Eukaryotic endomembrane systems include synaptic vesicles, secretory granules, lysosomes, Golgi apparatus and plant vacuole that contain the proton-pumping V-ATPase. Solute carrier-type secondary transporters utilize the electrochemical proton gradient established by the V-ATPase to store or release metabolites and inorganic ions into/from these organelles, playing a key role in a wide variety of biological functions. For instance, vesicular neurotransmitter transporters are responsible for vesicular storage of small-molecule neurotransmitters and play an essential role in the chemical transmission between neurons. Exporters in lysosomes supply amino acids and sugars formed in the lumen by degradation of macromolecules internalized by endocytosis and phagocytosis or sequestered by autophagy. Recent findings revealed unexpected links between the function of these transporters and various physiological and pathological processes such as organellar biogenesis, signaling pathways and inflammation.

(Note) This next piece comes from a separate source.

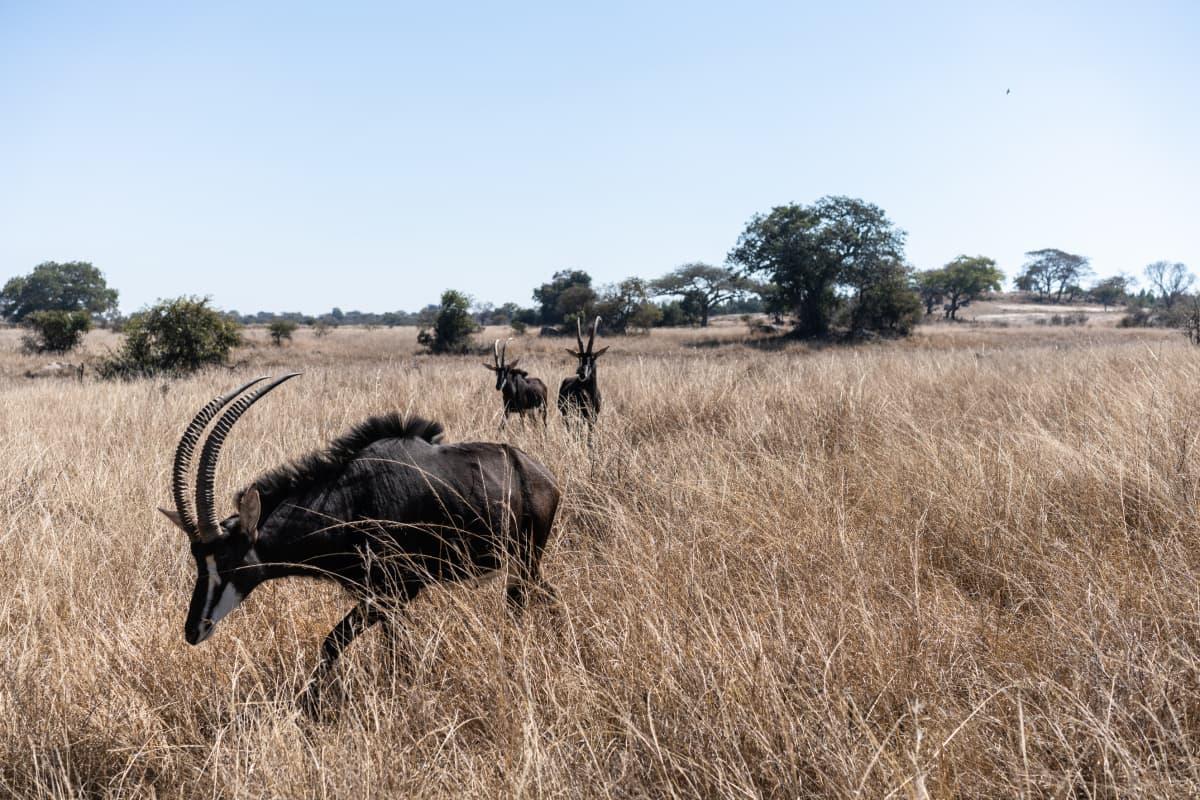 Mustahevosantilooppi on Zimbabwen kansalliseläin. Sitäkin metsästetään upeiden sarvien takia.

For instance, the SLC38A9 protein, one of the lysosomal amino acid transporters, acts as an amino acid sensor for mTORC1, playing a fundamental role in coordinating anabolic and catabolic processes in response to growth factors and nutrients. SLC45A2-encoded membrane-associated transporter protein (MATP) is a membrane protein in melanosomes and its functional defect initiates melanogenesis through increase in melanosomal pH (see relevant chapters). Consequently, suppression or activation of endomembrane transporters may perturb homeostasis and produce various pathological states. Drugs or genetic manipulation that controls their transport functions can be expected to have therapeutic effects. Based on such ideas, transporter research has been accelerating since entering this century, including the identification of novel transporters, the characterization of 3D structures, the association of endomembrane transporters with higher-order functions, the development of inhibitors and activators, and diverse clinical applications.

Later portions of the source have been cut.